Venkadesan M, Mahadevan L
Department of Mechanical Engineering and Materials Science, Yale University, New Haven, CT 06520, USA.
Department of Physics, Paulson School of Engineering and Applied Sciences, Harvard University, Cambridge, MA 02138, USA.
R Soc Open Sci. 2017 Apr 26;4(4):170136. doi: 10.1098/rsos.170136. eCollection 2017 Apr.

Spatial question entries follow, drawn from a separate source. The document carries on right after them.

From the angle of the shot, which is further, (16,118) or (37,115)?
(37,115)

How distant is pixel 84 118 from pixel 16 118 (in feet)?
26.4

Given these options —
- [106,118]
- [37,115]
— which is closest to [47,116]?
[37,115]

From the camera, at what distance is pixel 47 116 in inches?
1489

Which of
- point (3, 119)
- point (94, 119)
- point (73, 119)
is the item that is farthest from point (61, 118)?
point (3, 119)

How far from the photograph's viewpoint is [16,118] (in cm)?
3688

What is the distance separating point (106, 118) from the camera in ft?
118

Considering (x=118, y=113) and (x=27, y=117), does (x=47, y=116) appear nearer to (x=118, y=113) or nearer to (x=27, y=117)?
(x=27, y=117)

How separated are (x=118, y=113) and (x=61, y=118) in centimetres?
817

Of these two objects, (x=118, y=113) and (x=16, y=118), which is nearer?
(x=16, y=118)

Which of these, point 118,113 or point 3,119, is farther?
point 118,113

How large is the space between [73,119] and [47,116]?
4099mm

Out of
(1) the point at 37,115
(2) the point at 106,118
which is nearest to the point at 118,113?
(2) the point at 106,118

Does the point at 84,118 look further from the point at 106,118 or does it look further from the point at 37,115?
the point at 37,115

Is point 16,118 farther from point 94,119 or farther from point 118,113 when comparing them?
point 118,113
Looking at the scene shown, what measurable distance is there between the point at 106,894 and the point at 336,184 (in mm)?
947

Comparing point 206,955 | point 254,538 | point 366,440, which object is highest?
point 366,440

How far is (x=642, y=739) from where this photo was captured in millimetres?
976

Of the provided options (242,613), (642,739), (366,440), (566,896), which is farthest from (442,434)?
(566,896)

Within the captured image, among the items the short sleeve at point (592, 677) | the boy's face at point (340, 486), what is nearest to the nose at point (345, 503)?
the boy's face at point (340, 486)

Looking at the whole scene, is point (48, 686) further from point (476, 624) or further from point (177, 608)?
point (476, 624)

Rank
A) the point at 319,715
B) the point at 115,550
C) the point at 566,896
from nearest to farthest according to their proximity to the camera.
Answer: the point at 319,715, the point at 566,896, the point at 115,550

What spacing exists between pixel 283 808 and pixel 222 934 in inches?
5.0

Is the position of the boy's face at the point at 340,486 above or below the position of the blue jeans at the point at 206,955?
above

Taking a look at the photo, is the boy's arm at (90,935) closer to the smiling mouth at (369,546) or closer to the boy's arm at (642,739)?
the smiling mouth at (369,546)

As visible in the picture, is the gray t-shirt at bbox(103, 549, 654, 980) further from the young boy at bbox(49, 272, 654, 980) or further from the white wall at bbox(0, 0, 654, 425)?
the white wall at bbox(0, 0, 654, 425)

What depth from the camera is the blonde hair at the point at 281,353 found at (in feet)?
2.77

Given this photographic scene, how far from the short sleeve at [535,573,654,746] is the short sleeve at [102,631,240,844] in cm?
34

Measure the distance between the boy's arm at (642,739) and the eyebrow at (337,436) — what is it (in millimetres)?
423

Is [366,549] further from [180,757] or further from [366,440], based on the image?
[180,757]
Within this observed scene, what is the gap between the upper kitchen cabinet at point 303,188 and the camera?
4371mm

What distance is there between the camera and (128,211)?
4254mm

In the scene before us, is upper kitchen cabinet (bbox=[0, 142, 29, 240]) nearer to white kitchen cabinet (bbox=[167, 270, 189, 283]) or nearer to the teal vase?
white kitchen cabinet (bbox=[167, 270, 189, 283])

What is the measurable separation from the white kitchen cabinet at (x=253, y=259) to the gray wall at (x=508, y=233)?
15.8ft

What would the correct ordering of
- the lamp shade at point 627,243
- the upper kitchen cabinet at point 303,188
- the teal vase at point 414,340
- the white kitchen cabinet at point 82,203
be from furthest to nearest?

The accuracy of throwing in games and sports is governed by how errors in planning and initial conditions are propagated by the dynamics of the projectile. In the simplest setting, the projectile path is typically described by a deterministic parabolic trajectory which has the potential to amplify noisy launch conditions. By analysing how parabolic trajectories propagate errors, we show how to devise optimal strategies for a throwing task demanding accuracy. Our calculations explain observed speed-accuracy trade-offs, preferred throwing style of overarm versus underarm, and strategies for games such as dart throwing, despite having left out most biological complexities. As our criteria for optimal performance depend on the target location, shape and the level of uncertainty in planning, they also naturally suggest an iterative scheme to learn throwing strategies by trial and error.
在游戏和体育运动中,投掷的准确性取决于规划和初始条件中的误差如何通过抛射体的动力学进行传播。在最简单的情况下,抛射体路径通常由确定性抛物线轨迹描述,这种轨迹有可能放大有噪声的发射条件。通过分析抛物线轨迹如何传播误差,我们展示了如何为要求准确性的投掷任务设计最优策略。我们的计算解释了观察到的速度与准确性的权衡、上手投掷与下手投掷的偏好投掷方式,以及诸如飞镖投掷等游戏的策略,尽管我们忽略了大多数生物学复杂性。由于我们的最优性能标准取决于目标位置、形状以及规划中的不确定性水平,它们自然也暗示了一种通过试错来学习投掷策略的迭代方案。